[Exercise requirements] For this listing, the lines between the one holding "Pour tea from" and the one holding "Responding to the", inclusive, must be set down exactly.

[Records supplied]
--------------------
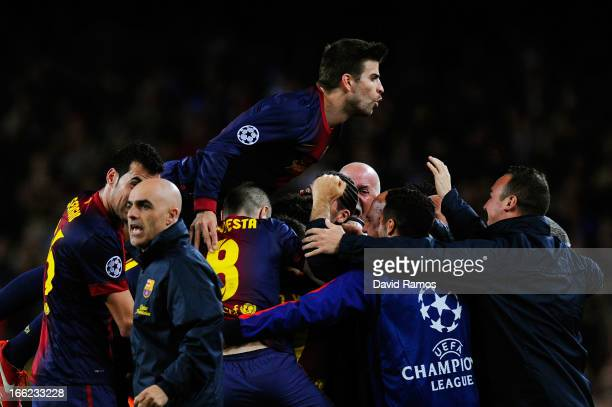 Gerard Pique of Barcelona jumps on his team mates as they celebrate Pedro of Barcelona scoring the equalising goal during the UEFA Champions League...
--------------------
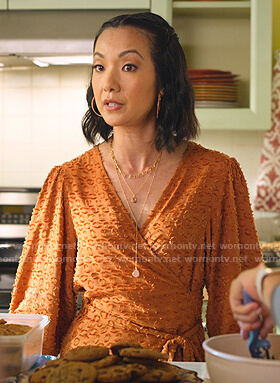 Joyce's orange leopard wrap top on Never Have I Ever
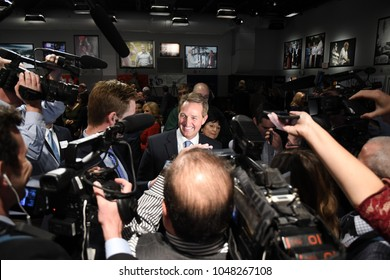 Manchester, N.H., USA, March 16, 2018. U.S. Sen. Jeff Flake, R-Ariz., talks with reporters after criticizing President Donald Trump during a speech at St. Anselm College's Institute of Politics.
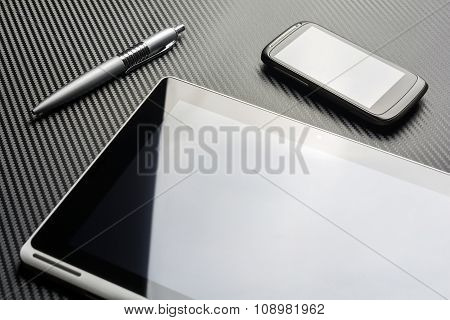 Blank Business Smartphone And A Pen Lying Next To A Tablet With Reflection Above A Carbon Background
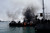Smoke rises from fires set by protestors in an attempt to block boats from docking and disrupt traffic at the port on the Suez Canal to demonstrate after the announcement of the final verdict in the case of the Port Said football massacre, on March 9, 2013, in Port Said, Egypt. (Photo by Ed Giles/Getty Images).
--------------------
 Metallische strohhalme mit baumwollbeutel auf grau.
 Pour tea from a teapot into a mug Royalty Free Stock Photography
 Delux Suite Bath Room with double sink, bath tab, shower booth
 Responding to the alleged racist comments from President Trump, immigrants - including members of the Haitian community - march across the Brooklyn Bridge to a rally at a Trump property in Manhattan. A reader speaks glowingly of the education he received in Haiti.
--------------------
[Written solution]
 Pour tea from a teapot into a mug Royalty Free Stock Photography
 Delux Suite Bath Room with double sink, bath tab, shower booth
 Responding to the alleged racist comments from President Trump, immigrants - including members of the Haitian community - march across the Brooklyn Bridge to a rally at a Trump property in Manhattan. A reader speaks glowingly of the education he received in Haiti.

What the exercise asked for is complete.